Sang gadis tersenyum sedikit. Dengan suara yang lembut dan kalimat yang sopan ia menyampaikan bahwa dirinya membutuhkan kuda untuk pergi menemui Adipati Ramandanu di Kadipaten Singogalih. Tanpa berpikir dua kali pak Randu menyuruh pelayannya untuk mengambil seekor kuda yang paling bagus di kandang dan meminta untuk membawanya ke halaman. Kepada istrinya ia berbisik sesuatu. Bu Randu segera masuk ke dalam kamar. Tak lama bu Randu membawakan sebungkus pakaian dan sekantung uang.
“Ini pakaian buatmu, nduk.”, kata pak Randu. “Tak elok kamu bertemu Adipati dengan pakaian seperti itu. Dan ini sekantung uang untuk bekal di perjalanan. Kudamu ada di depan. Sampaikan salamku dan istriku kepada gurumu Eyang Sabda Langit.
Setelah mengucapkan terima kasih, sang gadis memohon pamit. Diantarkan oleh pak Randu dan istrinya, ia pun menggiring kuda tersebut keluar halaman hingga ke jalan. Barulah ia menaiki kuda tersebut.
"Hia..hia...!!", teriak sang gadis memacu kuda yang berlari bagai terbang tersebut. Tak lama kemudian ia telah keluar dari desa Klantiwu menuju Kadipaten Singogalih.
Perjalanan dari desa Klantiwu menuju Kadipaten Singogalih memerlukan kira-kira seperempat hari berkuda. Sang gadis memperkirakan akan sampai sebelum matahari terbenam.
###
Nun jauh di sana, di dalam sebuah dangau di dalam hutan, terlihat tiga orang lelaki sedang duduk bersila. Dua orang lelaki separuh baya kakak dan adik serta seorang kakek berjubah hitam tampak sedang bercakap-cakap.
“Bagaimana kalau gadis itu sampai bertemu dengan Adipati Ramandanu?”, tanya Rondo kepada Taryo kakaknya.
“Tenang.. aku sudah mengirim merpati kepada kepala pasukan jaga di sana. Dia itu berada di pihak kita. Adiknya adalah anak buahku. Begitu gadis itu masuk ke halaman, ia akan langsung dihabisi.”, kata sang kakak dengan wajah bengis. Terlihat senyum simpul di bibirnya yang tebal, membayangkan kematian gadis itu.
“Syukurlah kalo begitu,” jawab sang adik. Namun dalam hatinya masih merasa sayang kalau gadis itu langsung dibunuh.
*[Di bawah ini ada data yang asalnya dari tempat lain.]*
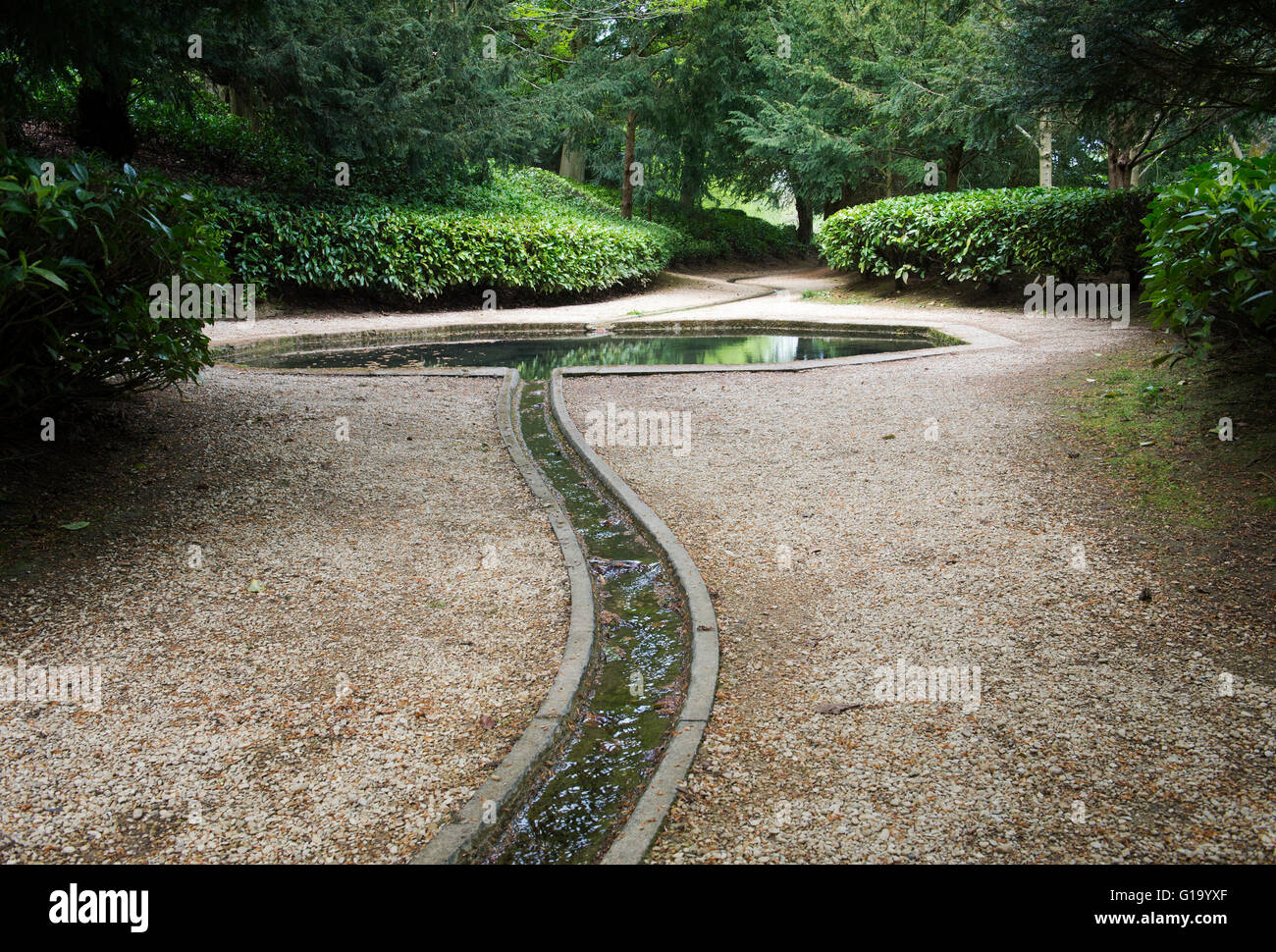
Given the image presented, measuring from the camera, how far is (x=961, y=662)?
317cm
Terbayang olehnya untuk mencicipi dahulu tubuh sang gadis berbaju hitam itu sebelum dihabisi. Ia masih merasa kesal karena sedikit lagi ia sudah bisa merasakan hangatnya tubuh elok sang gadis namun gagal gara-gara kakaknya datang.
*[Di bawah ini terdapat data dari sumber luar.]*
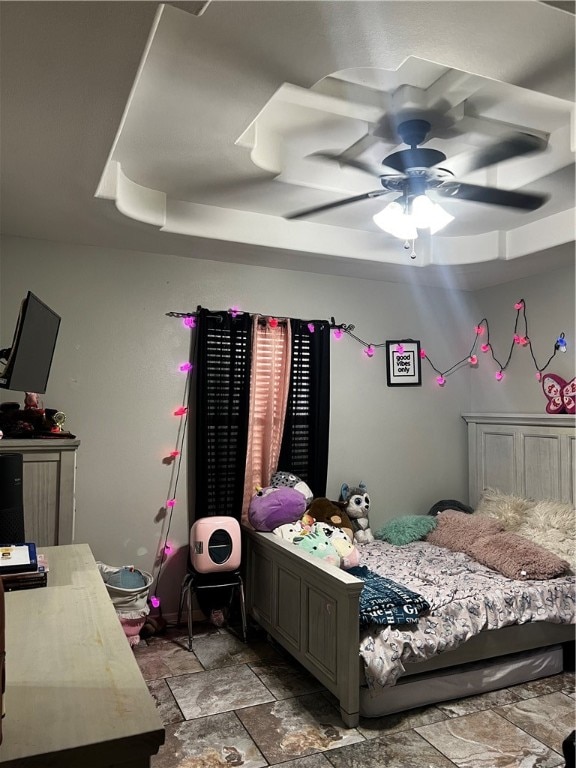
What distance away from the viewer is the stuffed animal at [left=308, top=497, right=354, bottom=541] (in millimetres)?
3859

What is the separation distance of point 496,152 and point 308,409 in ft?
6.85

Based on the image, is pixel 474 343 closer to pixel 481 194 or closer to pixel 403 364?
pixel 403 364

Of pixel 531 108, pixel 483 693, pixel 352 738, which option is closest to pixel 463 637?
pixel 483 693

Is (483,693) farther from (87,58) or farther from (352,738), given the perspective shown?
(87,58)

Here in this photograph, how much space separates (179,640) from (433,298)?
10.4 ft

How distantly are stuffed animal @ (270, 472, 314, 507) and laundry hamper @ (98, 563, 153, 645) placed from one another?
1.00 meters

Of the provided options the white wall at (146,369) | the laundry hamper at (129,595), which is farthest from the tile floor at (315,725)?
the white wall at (146,369)

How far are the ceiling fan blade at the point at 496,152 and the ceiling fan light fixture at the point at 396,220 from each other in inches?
16.7

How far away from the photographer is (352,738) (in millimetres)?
2582

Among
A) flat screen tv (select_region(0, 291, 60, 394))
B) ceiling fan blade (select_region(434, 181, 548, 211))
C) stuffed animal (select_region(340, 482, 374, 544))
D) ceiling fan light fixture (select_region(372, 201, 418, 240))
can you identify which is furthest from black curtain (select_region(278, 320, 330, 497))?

“Aku tak bisa lama-lama di sini.”, kata Taryo.” Aku harus segera kembali ke desa Kedungniras, anak buahku pasti sudah lama menunggu.”
Setelah mengucapkan pamit kepada sang Kakek, ia pun segera berlalu.
###
Langit sudah memerah saga ketika sang gadis sampai di Kadipaten Singogalih. Segera ia mencari tempat yang sepi lalu mengganti pakaiannya dengan pakaian yang diberikan oleh pak Randu.
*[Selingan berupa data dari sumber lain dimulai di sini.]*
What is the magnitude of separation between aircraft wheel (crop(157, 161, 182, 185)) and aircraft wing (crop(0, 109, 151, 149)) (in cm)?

"Hmm.. Pas sekali pakaian ini di tubuhku. Pandai betul bu Randu memilihnya untukku.", gumam sang gadis sambil mengamat-amati tubuhnya. Tubuhnya kini berubah warna menjadi putih dengan sulaman emas, menambah cantik dan jelita rupa wajah dan bentuk tubuhnya.
Setelah menambatkan kudanya ia pun menuju istana Adipati Ramandanu. Terlihat sebuah rumah yang besar dikelilingi tembok pagar yang kokoh. Di depannya terlihat dua orang prajurit berjaga di pintu gerbang.
Sang gadis mendekati kedua prajurit Kadipaten dan mengutarakan maksudnya ingin menemui Sang Adipati. Anehnya, tanpa bertanya apa keperluannya, kedua prajurit langsung mempersilahkan masuk. Sambil bertanya-tanya dalam hati sang gadis pun melangkahkan kaki melewati gerbang. Ia tiba di halaman pendapa yang sangat megah, terbuat dari kayu yang mahal dan penuh ukiran yang indah. Terlihat empat prajurit berjaga di depan.